#### Textauszug
Matthäus hofft auf einen frühen Wirkungstreffer
In seiner WM-Kolumne in der Sport Bild stellte Matthäus klar: „Ohne respektlos gegenüber Curacao sein zu wollen: Alles andere als ein klarer Sieg ist ein No-Go.“ Die DFB-Elf startet am 14. Juni in Houston gegen den krassen Außenseiter in das XXL-Turnier in den USA, Mexiko und Kanada, das vom 11. Juni bis 19. Juli läuft. Für Matthäus wäre ein überzeugender Auftakt nicht nur ein Pflichtsieg, sondern auch ein wichtiger Schritt in Richtung der weiteren K.o.-Phase. „Ich erwarte dieses Mal ein ähnliches Ergebnis wie 2002 beim 8:0 gegen Saudi-Arabien, was damals der erste Schritt auf dem Weg ins Finale war“, sagte er.
Die Vorrundengegner der Deutschen sind neben Curacao auch die Elfenbeinküste, die am 20. Juni in Toronto wartet, sowie Ecuador am 25. Juni in East Rutherford. Ein dominanter Auftritt zum Beginn könne laut Matthäus sofort positive Stimmung erzeugen und die Anhänger emotional mitnehmen. „Vielleicht sogar ähnlich, wie es uns 1990 beim 4:1 gegen das allerdings starke Jugoslawien gelang. Der Sieg gab uns damals enormen Schub Richtung Titelgewinn“, sagte der frühere Kapitän.
Nagelsmann unter Beobachtung, Rüdiger im Fokus
Auch für die WM-Generalprobe am Samstag in Chicago gegen die USA hat Matthäus eine klare Vorstellung. Für den Anstoß um 20.30 Uhr MESZ bei RTL erwartet er von Bundestrainer Julian Nagelsmann, „dass wir zu mindestens 90 oder 95 Prozent“ bereits die deutsche Nationalmannschaft sehen, die auch gegen Curacao aufläuft. Gegen den klaren Außenseiter müsse dann „auf jeden Fall unsere erste Elf sein, damit sie sich für die schwereren Aufgaben danach einspielen kann. Wenn auch sicherlich offensiver ausgerichtet als gegen stärkere Gegner.“
Abseits der sportlichen Planung sieht Matthäus im Kader allerdings auch Konfliktpotenzial. Antonio Rüdiger nannte er dabei ausdrücklich als Spieler, der sich bei diesem Turnier vorbildlich kontrollieren müsse. „Man muss da Antonio Rüdiger nennen, der mehrmals Dinge gemacht hat, die Schlagzeilen produziert haben, die man nicht braucht und nicht lesen will. Er muss sich bei der WM absolut im Griff haben“, sagte Matthäus.
Fragezeichen im Torwartteam
Für Verwunderung sorgte bei ihm zudem die Nominierung von Alexander Nübel als drittem Torwart. Diese Rolle sei normalerweise auch dafür gedacht, für „Harmonie pur“ zu sorgen, erklärte Matthäus. Beim DFB-Rückkehrer Manuel Neuer und Nübel sei das allerdings schwierig, weil sich beide nicht mögen. „Das war nach dem DFB-Pokalfinale zu sehen, das weiß man auch schon länger“, so Matthäus.
Auch Julian Nagelsmann wisse um die Vorgeschichte der beiden Keeper, die als scharfe Konkurrenten gelten. Ein Doppelzimmer sollten sie nach Einschätzung des früheren Weltmeisters deshalb besser nicht teilen. „Das Problem wird die Mannschaft begleiten, weil es einfach so ist. Darauf müssen alle aufpassen“, sagte Matthäus.
########
#### Datenauszug
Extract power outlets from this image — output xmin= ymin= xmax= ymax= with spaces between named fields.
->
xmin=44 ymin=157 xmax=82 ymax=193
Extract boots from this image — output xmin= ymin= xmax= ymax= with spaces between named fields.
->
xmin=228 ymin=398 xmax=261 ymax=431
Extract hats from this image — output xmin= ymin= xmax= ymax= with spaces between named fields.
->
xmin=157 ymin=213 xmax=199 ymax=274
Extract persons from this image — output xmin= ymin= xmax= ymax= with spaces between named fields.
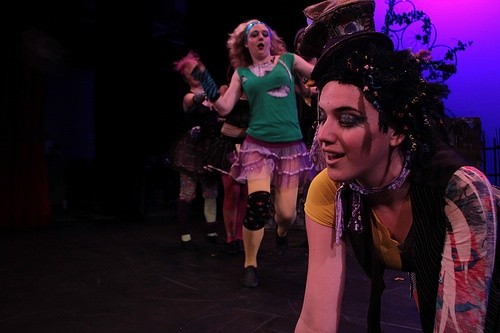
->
xmin=294 ymin=32 xmax=500 ymax=333
xmin=174 ymin=19 xmax=327 ymax=287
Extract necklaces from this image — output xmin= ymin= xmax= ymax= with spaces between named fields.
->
xmin=190 ymin=89 xmax=197 ymax=94
xmin=253 ymin=56 xmax=275 ymax=65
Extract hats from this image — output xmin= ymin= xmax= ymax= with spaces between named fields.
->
xmin=297 ymin=0 xmax=394 ymax=80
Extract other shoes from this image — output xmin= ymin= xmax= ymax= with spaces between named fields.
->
xmin=277 ymin=232 xmax=288 ymax=251
xmin=207 ymin=234 xmax=227 ymax=246
xmin=181 ymin=239 xmax=201 ymax=251
xmin=240 ymin=265 xmax=259 ymax=287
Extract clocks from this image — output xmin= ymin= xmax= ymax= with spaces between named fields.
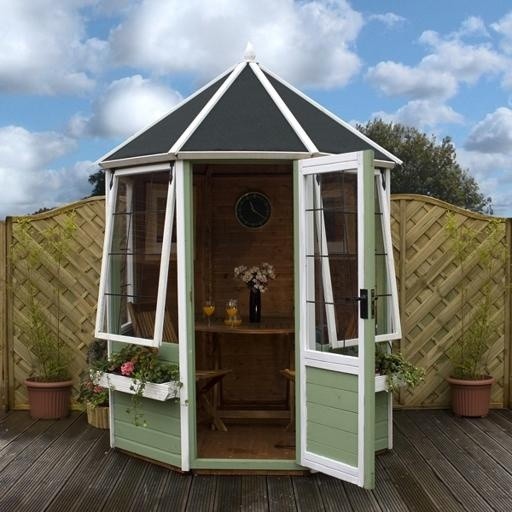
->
xmin=234 ymin=191 xmax=274 ymax=231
########
Gib aus dem Textauszug über Matthäus und die WM den Abschnitt wortgetreu aus, der bei „Die Vorrundengegner der“ beginnt und bei „der frühere Kapitän.“ endet.

Die Vorrundengegner der Deutschen sind neben Curacao auch die Elfenbeinküste, die am 20. Juni in Toronto wartet, sowie Ecuador am 25. Juni in East Rutherford. Ein dominanter Auftritt zum Beginn könne laut Matthäus sofort positive Stimmung erzeugen und die Anhänger emotional mitnehmen. „Vielleicht sogar ähnlich, wie es uns 1990 beim 4:1 gegen das allerdings starke Jugoslawien gelang. Der Sieg gab uns damals enormen Schub Richtung Titelgewinn“, sagte der frühere Kapitän.